The new glider had a wingspan of 32 feet, 1 inch; a considerable increase over the wingspan of 22 feet for the 1901 glider. Its lifting area, 305 square feet, was not much greater than the glider of the previous year. Their wind-tunnel experiments having demonstrated the importance of aspect ratio, the brothers made the wingspan about six times the chord or fore-and-aft measurement instead of three. Weighing 112 pounds, the glider was 16 feet, 1 inch long. In the 1900 and 1901 gliders, the wing-warping mechanism had been worked by movement of the operator’s feet. In the 1902 glider this mechanism operated by sidewise movement of the operator’s hips resting in a cradle on the lower wing. Wilbur wrote his father from camp, “Our new machine is a very great improvement over anything we had built before and over anything any one has built.”
Kitchen in the living quarters of the remodeled camp building at Kill Devil Hills, 1902.
One of the successful glides made in October 1902 with the 1902 glider, camp buildings in distance.
This was the first Wright glider to have a tail, consisting of fixed twin vertical vanes, as well as a front rudder. The tail’s purpose was to overcome the turning difficulties encountered in some of the flights with the 1901 glider by maintaining equal speeds at the two wingtips when the wings were warped. The tail was expected to counterbalance the difference in resistance of the two wingtips. If the wing on one side tended to swerve forward, then the Wrights thought the tail, being more exposed to the wind on the same side, should stop the glider from turning farther.

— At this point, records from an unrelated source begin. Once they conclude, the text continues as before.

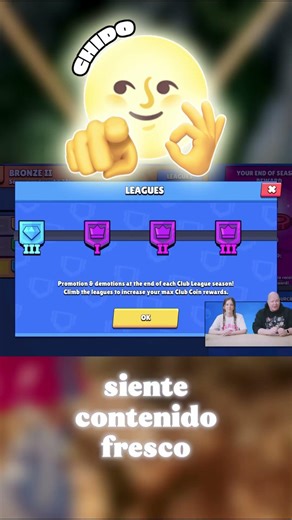 How was the game played in 2021? Today's CHALLENGE 🔥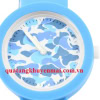 Đồng hồ đeo tay silicon 6 rg8524 7 7 350x350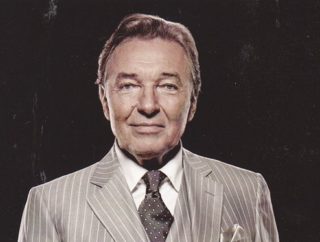 Karel Gott odmítl poslechnout lékaře! Chce dál naplno pracovat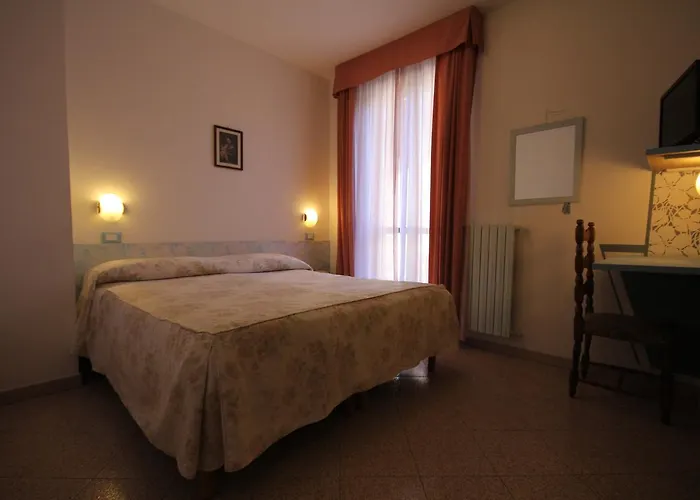 Piemontese 2* Imperia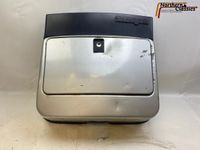 (22w) Piaggio Vespa T5/ PX LUSSO Handschuhfach Staufach Toolbox Niedersachsen - Aurich Vorschau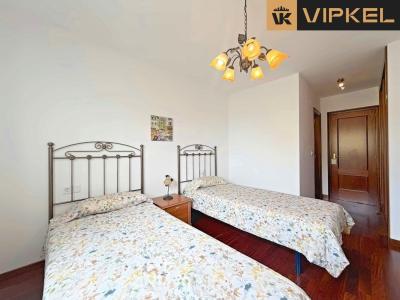Flat for sale in Cervo - JAR-133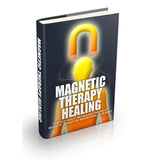 Magnetic Therapy Healing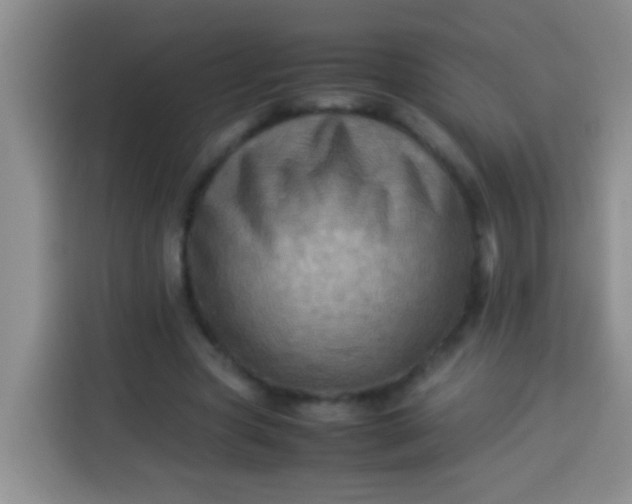 X0000113540537200910021351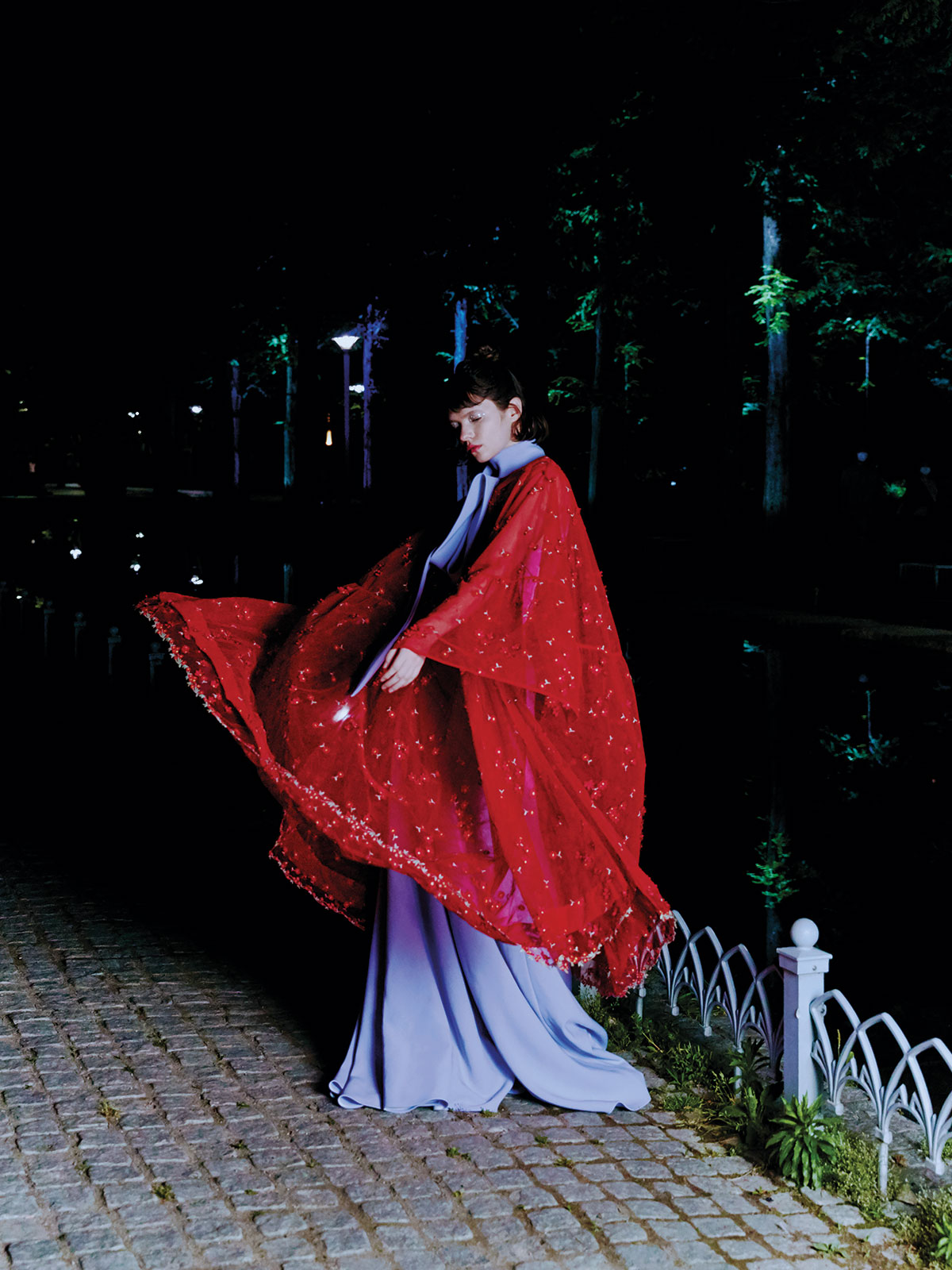 2007_f_night_07.jpg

The tail on this glider, however, caused a new problem that had not occurred in their previous gliders. At times, when struck by a side gust of wind, the glider turned up sidewise and came sliding laterally to the ground in spite of the effort and skill of the operator in using the warping mechanism to control it. The brothers were experiencing tailspins, though that term did not come into use until several years later. When tailspins occurred, the glider would sometimes slide so fast that the movement caused the tail’s fixed vertical vanes to aggravate the turning movement instead of counteracting it by maintaining an equal speed at the opposite wingtips. The result was worse than if there were no fixed vertical tail.
Wilbur Wright making right turn in glide from West Hill, Oct. 24, 1902 (Kill Devil Hill in background.)